In older adults with acute myeloid leukemia, the EHR-based frailty index is associated with the type of treatment received.
Comprehensive geriatric assessment (CGA) is recommended for older adults before starting cancer-directed therapy, explains Justin J. Cheng, MD. “Specifically, within the realm of systemic therapy, CGA reduces chemotherapy toxicity without dose reduction and can improve QOL for older patients with cancer,” Dr. Cheng says. “However, implementation of CGA remains a barrier in a busy oncology practice, so identifying a point-of-care tool to quickly and efficiently assess an older adult’s vulnerability is crucial.”
One way to do that, he says, is to assess frailty via an EHR-based frailty index (eFI). “Capturing an older adult’s frailty can help guide oncologists in deciding who may or may not benefit from systemic therapy, and what type of therapy they should receive. This is especially true in a hematological malignancy setting, specifically acute myeloid leukemia (AML), where the acuity of the disease prompts immediate treatment without unnecessary delays in care.”
Assessed Proportion of Frailty Status by Chemotherapy Type
For a study published in the Journal of Geriatric Oncology, Dr. Cheng and colleagues conducted a retrospective cohort study of older adults (n=106; aged >60) with a new AML diagnosis who received some form of leukemia-directed therapy, either intensive therapy (ie, anthracycline-based chemotherapy) or less-intensive therapy (ie, hypomethylating agents, low-dose cytarabine, and/or venetoclax). “We wanted to determine if the primary care–derived embedded eFI built into our institution’s EHR could be assessed in an older population with AML,” Dr. Cheng says. “Data were abstracted from our cancer registry, as well as additional information from each individual’s chart.” The primary outcome was proportion of frailty status (fit, pre-frail, or frail) by chemotherapy type.
The study team found that the eFI was associated with type of chemotherapy received (Figure). “Specifically, patients who were categorized as frail by the eFI did not receive intensive chemotherapy,” Dr. Cheng notes. “Only patients who were fit or pre-frail received intensive chemotherapy. The eFI includes an assessment of major comorbid conditions that are also heavily weighted in clinical practice, which may help to explain why the eFI was linked with treatment choice.”

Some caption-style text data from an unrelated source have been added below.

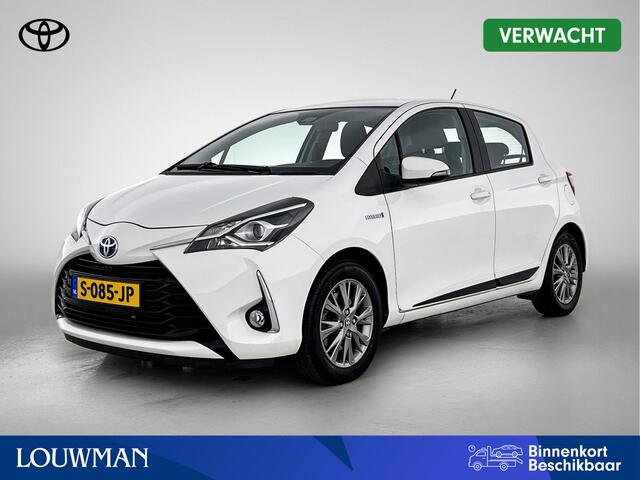 Toyota YARIS 1.5 Hybrid Design | Navigatie | Cruise Control | Achteruitrijcamera | Climate Control |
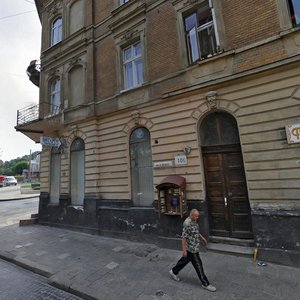 Vulytsia Ivana Franka, No:106, Lviv: Fotoğraflar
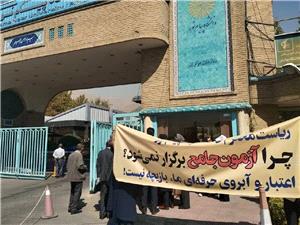 وزارت علوم مکلف است فوراً پرونده دانشجويان پيامنور را ببندد/ تعلل در تعيين تکليف دانشجويان دانشگاه بين الملل پيامنور پذيرفتني نيست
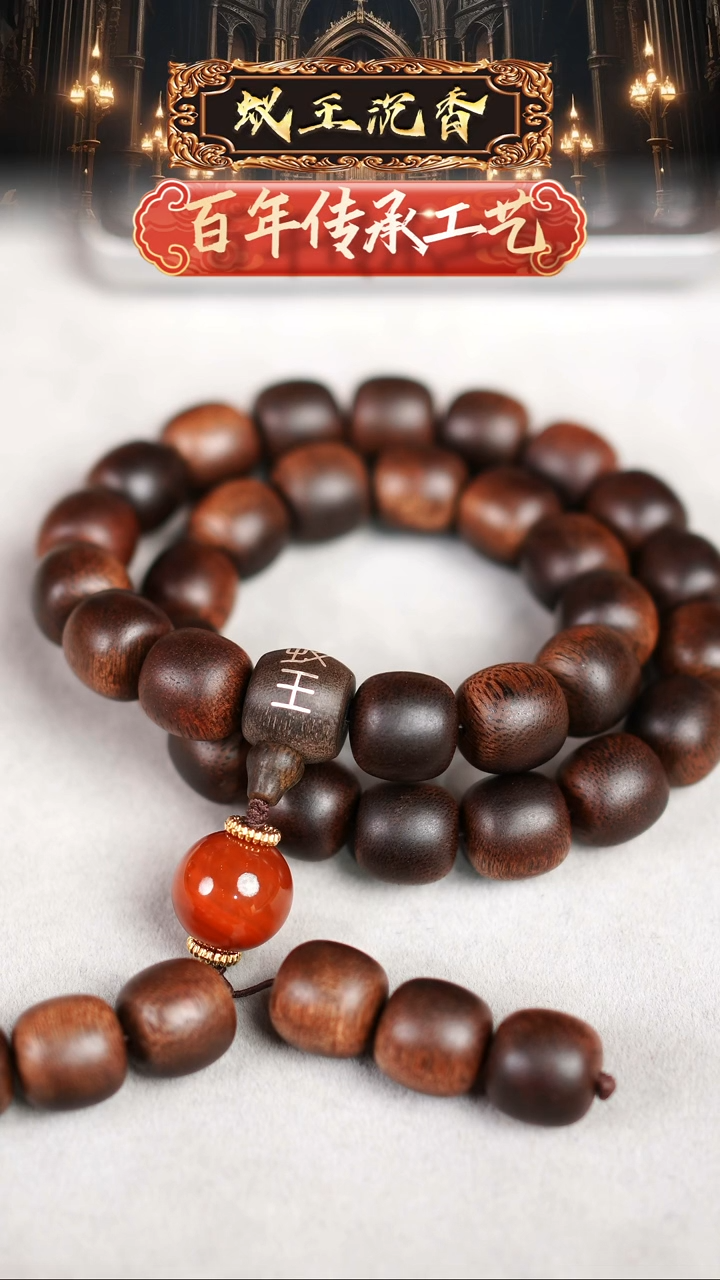 【闪购商品】沉香手串芽庄雷击留疤紫奇楠手持1.4老型珠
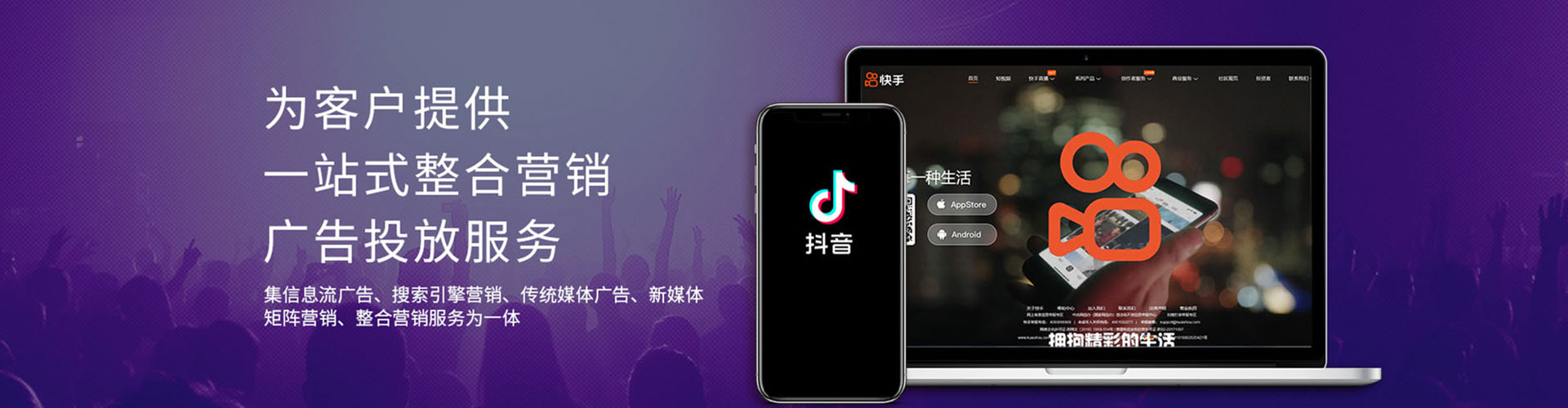 九寨沟百度运营推广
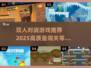 双人对战🔥2025最燃闯关游戏下载秘籍🎉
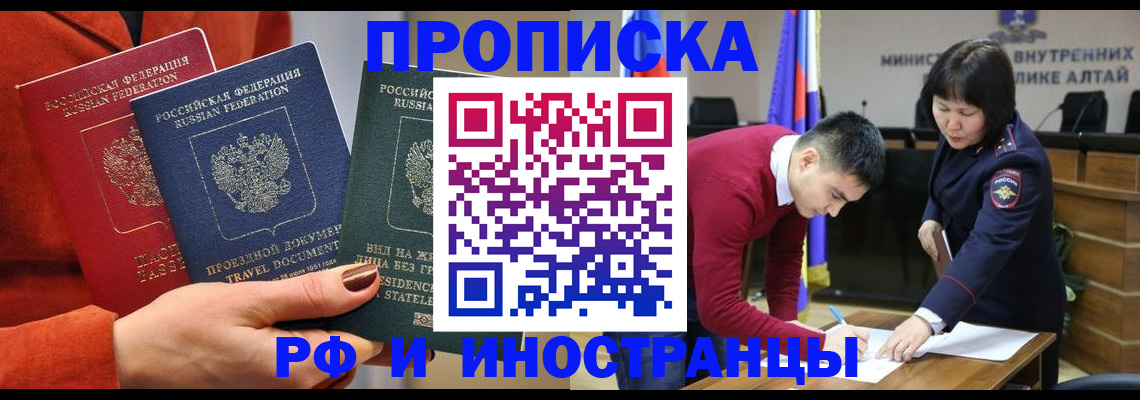 миграционный учет в Кузнецке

Future Research Includes Adapting the eFI to AML Care
Dr. Cheng and colleagues believe that the eFI may be an effective tool to help determine the appropriateness of intensity of therapy for older adults with AML. “While the eFI was not associated with survival or number of chemotherapy cycles, it may help identify older adults who are more vulnerable than initially perceived,” Dr. Cheng says. “For patients who are categorized as pre-frail or frail by the eFI, this may help to identify those who would benefit from a comprehensive geriatric assessment to identify vulnerabilities prior to initiation of treatment.”
A future area of interest, he adds, is the adaptation of the eFI to an AML setting, including incorporating inpatient laboratory results and potentially modifying the outpatient requirement to accommodate the acute hematological malignancy setting. “Acutely ill patients are often transferred to the tertiary care cancer center when AML is suspected, whereas patients with solid malignancies typically have already established care within the healthcare system prior to their diagnosis,” he says.